Posted on Thu, Feb 08 2018 02:52
by William
Joined on Sun, Nov 24 2002, USA, Posts 4979

"dubstep' and 'gangrene style' principles with arpeggiators and Cine-Ork.

Be that as it may, I have to repeat -reluctantly- that the most original of all must be Hans (again, no pun); Koyaanisqatsi being the closest archetype I can think of (no comparison obviously...) - Errikos

Errikos, I love Cine-Ork and in fact use it regularly.  

What does that mean about "Hans"?   Run that past me again with a slight decrease of irony though I know that is counter to your most basic nature.

Posted on Fri, Feb 09 2018 01:18
by Errikos
Joined on Tue, Jun 12 2007, Posts 1005

Hans is absolutely original in that there are no precedents in orchestral music for his symphonic tripe. The reason of course is that nobody writing orchestral music builds a work the way a teenager builds a song on a sequencer: First lay down the beat and bass dude (2nd violins spiccati and low strings) , then some basic harmony (brass pads, choirs), and then some basic melody (characterless meandering 1st violins lines etc.). Even in the works of the pioneers of 'Minimal' music, harmonic movement is intentionally not too sophisticated, however rhythm and orchestration are accomplished. Glass is the least sophisticated of that bunch (hence the reference) but, like I said, no comparison.

Hans is original (and abominable and otherwise unimaginative), but never forget how much help from actual professionals he's got. Every musical ork copying him (because it's retardedly easy) should quit and work at the original KFC instead (see posts above).

If you can't notate/MIDI it yourself, it's NOT your music!

▶ **REQUIRED ACTION**
Write the next part of the forum thread about whether Hans's orchestral music is original, picking up after its last line. The records have no connection to the forum thread.

▶ **DATA TO EXAMINE**
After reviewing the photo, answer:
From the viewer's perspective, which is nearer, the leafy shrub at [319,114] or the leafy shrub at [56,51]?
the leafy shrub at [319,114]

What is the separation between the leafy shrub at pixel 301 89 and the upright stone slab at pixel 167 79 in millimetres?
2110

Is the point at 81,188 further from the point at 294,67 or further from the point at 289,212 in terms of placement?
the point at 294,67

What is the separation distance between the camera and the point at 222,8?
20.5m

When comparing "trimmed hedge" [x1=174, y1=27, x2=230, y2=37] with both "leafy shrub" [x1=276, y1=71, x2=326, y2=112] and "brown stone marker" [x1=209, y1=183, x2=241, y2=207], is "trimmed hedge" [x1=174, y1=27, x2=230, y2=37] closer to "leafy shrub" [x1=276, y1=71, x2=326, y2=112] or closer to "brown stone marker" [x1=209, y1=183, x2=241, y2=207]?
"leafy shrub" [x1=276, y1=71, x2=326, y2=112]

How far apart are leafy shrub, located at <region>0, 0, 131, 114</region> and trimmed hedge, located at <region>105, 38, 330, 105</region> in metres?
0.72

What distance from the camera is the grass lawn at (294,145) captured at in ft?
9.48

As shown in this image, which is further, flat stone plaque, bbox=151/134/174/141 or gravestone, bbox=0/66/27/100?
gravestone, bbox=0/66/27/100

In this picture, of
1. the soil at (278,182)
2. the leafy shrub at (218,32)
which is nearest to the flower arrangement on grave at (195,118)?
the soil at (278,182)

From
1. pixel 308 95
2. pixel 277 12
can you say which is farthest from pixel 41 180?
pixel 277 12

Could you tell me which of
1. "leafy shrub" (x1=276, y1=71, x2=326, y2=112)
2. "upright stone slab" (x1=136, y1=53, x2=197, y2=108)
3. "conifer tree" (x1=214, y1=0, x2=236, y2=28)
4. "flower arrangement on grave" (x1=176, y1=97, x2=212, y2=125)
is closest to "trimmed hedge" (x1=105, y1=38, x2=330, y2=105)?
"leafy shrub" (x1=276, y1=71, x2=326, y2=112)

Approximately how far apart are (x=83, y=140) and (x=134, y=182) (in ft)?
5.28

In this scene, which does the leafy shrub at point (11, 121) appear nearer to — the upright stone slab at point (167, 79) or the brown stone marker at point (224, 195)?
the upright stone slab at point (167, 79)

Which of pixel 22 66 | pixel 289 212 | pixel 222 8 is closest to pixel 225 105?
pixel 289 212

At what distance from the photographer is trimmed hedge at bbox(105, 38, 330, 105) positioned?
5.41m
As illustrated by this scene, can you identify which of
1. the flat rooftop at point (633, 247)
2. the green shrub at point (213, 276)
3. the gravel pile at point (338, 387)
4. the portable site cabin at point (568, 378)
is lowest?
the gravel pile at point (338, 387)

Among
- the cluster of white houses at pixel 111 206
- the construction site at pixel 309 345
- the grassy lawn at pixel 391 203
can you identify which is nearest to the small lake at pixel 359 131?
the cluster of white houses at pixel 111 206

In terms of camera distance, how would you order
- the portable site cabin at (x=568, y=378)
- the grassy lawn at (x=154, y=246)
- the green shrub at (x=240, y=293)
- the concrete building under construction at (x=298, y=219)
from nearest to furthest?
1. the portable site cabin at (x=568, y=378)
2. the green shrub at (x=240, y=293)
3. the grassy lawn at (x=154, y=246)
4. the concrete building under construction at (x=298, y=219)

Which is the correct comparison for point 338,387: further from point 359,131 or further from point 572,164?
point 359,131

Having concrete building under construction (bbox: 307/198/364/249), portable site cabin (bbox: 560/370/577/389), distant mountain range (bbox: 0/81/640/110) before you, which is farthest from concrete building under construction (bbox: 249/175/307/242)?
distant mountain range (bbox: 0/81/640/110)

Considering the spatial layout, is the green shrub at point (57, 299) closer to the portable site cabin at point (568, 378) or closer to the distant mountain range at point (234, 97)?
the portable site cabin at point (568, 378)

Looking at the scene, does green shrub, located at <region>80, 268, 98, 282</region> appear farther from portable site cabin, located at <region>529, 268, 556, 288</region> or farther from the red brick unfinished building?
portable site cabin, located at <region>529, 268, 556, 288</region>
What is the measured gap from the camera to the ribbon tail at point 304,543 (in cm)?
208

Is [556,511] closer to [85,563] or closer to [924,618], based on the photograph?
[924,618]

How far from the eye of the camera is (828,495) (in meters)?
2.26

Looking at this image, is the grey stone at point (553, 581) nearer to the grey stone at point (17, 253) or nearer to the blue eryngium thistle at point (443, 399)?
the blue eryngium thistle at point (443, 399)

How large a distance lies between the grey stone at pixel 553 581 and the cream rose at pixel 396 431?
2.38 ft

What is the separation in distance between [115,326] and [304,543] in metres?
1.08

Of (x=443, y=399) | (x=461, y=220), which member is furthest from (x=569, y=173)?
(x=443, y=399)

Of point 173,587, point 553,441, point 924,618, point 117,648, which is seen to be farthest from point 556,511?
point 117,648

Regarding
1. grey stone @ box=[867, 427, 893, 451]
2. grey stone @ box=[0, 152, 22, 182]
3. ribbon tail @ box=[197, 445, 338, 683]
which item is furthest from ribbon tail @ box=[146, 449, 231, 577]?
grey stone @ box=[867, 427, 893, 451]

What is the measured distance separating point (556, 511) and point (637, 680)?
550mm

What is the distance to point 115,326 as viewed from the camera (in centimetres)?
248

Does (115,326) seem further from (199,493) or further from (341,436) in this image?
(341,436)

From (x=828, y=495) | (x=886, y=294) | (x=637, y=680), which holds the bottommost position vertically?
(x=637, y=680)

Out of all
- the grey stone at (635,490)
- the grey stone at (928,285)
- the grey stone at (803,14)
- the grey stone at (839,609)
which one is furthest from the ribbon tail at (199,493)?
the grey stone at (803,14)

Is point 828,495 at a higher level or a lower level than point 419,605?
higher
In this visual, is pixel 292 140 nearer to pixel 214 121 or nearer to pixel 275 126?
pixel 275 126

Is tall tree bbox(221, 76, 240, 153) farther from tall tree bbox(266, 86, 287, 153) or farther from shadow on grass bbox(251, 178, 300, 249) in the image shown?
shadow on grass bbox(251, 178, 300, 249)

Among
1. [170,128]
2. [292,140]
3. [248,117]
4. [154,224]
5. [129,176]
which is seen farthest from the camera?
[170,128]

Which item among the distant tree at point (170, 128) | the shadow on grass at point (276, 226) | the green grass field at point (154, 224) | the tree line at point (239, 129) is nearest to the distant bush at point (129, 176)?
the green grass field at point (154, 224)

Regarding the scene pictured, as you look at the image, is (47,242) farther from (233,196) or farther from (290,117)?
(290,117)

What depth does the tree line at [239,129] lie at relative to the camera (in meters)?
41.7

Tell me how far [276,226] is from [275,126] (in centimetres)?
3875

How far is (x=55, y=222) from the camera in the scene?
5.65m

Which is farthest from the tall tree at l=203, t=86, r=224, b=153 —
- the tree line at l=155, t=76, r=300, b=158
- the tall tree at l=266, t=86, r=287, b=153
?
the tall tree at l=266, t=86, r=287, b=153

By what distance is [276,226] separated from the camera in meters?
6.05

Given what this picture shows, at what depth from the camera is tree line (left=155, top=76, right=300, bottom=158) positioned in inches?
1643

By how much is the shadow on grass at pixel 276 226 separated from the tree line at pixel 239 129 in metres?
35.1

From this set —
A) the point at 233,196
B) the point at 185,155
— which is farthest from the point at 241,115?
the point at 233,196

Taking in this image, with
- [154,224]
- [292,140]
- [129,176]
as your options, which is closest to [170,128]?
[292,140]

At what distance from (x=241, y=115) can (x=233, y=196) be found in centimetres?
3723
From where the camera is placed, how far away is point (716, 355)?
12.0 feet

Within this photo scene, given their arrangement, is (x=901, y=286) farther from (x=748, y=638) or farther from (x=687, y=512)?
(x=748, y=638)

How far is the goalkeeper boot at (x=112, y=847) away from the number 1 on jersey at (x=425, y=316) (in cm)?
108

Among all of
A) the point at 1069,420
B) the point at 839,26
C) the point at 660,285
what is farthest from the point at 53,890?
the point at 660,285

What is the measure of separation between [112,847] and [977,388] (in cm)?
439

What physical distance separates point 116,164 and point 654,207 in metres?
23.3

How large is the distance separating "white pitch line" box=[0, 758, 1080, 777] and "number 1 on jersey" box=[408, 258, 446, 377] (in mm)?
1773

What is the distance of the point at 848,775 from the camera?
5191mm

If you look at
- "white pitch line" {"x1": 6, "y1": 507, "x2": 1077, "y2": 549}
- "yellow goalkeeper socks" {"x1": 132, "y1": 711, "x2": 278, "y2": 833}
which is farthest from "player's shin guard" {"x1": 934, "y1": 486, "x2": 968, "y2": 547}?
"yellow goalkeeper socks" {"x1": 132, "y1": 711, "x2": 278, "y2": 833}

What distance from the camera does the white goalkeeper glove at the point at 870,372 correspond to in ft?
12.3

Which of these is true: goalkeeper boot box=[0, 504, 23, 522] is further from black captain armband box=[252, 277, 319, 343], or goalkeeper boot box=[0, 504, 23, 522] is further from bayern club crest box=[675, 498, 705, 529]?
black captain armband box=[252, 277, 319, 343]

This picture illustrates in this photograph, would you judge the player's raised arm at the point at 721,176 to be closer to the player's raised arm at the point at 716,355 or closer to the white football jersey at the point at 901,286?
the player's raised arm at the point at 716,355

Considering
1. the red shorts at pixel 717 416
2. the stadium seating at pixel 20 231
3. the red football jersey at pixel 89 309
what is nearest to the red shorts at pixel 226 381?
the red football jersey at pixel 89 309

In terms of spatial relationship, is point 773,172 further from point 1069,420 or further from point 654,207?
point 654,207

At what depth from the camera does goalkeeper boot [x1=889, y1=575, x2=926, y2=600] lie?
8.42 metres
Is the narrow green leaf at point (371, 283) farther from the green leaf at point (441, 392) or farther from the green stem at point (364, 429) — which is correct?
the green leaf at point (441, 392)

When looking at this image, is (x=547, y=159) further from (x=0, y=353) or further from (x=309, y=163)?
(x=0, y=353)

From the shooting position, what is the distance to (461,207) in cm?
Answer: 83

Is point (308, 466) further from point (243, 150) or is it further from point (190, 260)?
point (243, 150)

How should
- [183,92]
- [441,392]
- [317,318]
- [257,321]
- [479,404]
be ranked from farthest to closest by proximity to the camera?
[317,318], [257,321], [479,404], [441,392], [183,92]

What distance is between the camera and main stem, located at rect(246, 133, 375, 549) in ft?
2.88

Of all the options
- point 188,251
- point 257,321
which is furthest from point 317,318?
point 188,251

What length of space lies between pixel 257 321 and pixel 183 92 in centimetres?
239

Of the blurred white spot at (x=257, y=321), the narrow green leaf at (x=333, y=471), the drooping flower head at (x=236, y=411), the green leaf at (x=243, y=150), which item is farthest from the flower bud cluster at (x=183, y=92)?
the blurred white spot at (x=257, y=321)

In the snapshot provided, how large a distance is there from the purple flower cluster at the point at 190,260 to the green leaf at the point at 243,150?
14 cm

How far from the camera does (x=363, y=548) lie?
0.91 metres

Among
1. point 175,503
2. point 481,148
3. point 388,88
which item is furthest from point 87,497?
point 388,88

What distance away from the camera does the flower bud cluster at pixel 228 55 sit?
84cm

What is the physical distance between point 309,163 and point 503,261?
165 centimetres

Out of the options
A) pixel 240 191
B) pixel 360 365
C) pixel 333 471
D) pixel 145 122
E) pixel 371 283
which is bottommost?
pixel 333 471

▶ **RESULT FOR THIS EXERCISE**
In these modern days to be vulgar, illiterate, common and vicious, seems to give a man a marvelous infinity of rights that his honest fathers never dreamed of. - Oscar Wilde
Posted on Fri, Feb 09 2018 05:57
by agitato
Joined on Mon, Jun 22 2015, Posts 299

What upsets me is not just Hans's "style"  (which is so well described by Errikos), but the fact that just about every television series or documentary has copied this style. I was watching 'Planet earth II'. While the documentary itself is amazingly well done, the music was a big let down. It was all about taikos and spiccatos, alternatine between tonic and domionant two note repetitions. Any child could write with a sequencer and with no knowledge of harmony.  I hear the same music all around in movies and TV. So banal and trite and stupid.

Anand Kumar
Posted on Fri, Feb 09 2018 10:49
by mh-7635
Joined on Wed, Aug 04 2004, Posts 162

Oh feck, I just know I am putting myself in the firing line here, but whatever - it's all good fun eh chaps!

The Zimmer bashing has the ring of truth about it when it comes to the technical side of his music, but to my ears, he has actually produced some very decent tunes and emotive cues over the years, in fact some great music, perfectly suited to its medium. Errikos has pointed out (and so have I in the past) that he IS an original and that counts for a lot of his success and the incessant aping in every teenage bedroom in the world. Of course, what has also counted in his success is the fact that his style is popular with producers and directors and his CV, bolstered by his track record, is very impressive.

He is not JW or BH as I'm sure he would admit, he is a different paradigm in non-digetic music and one that is (sadly -see I am on your sides!!) more in tune with the present zietgeist - if only  because of the accessibility and ubiquity of the techniques he uses in those damn bedrooms.

I'd rather rail against the internet and how it has devalued music in all senses (monetary, aesthetically and technically) than against HZ...but perhaps that's a digression.

Be gentle.....

Posted on Fri, Feb 09 2018 15:34
by William
Joined on Sun, Nov 24 2002, USA, Posts 4979

"he has actually produced some very decent tunes..."  mh-7635

What are those? 

Posted on Fri, Feb 09 2018 20:00
by mh-7635
Joined on Wed, Aug 04 2004, Posts 162

William, you are going to give me  a hiding to nothing and as it is all subjective, I shan't bother.

Suffice to say we shall have to differ about HZ but I am in complete agreement with all here about the period of scoring prior to the present day, becfause I too am old school - it's just that I don't think todays practices are all bad compared to the past. (I'm not suggesting you think like that!). For example, have you seen 'The Arrival'? - a really cool, contemprorary way to score a film in my view.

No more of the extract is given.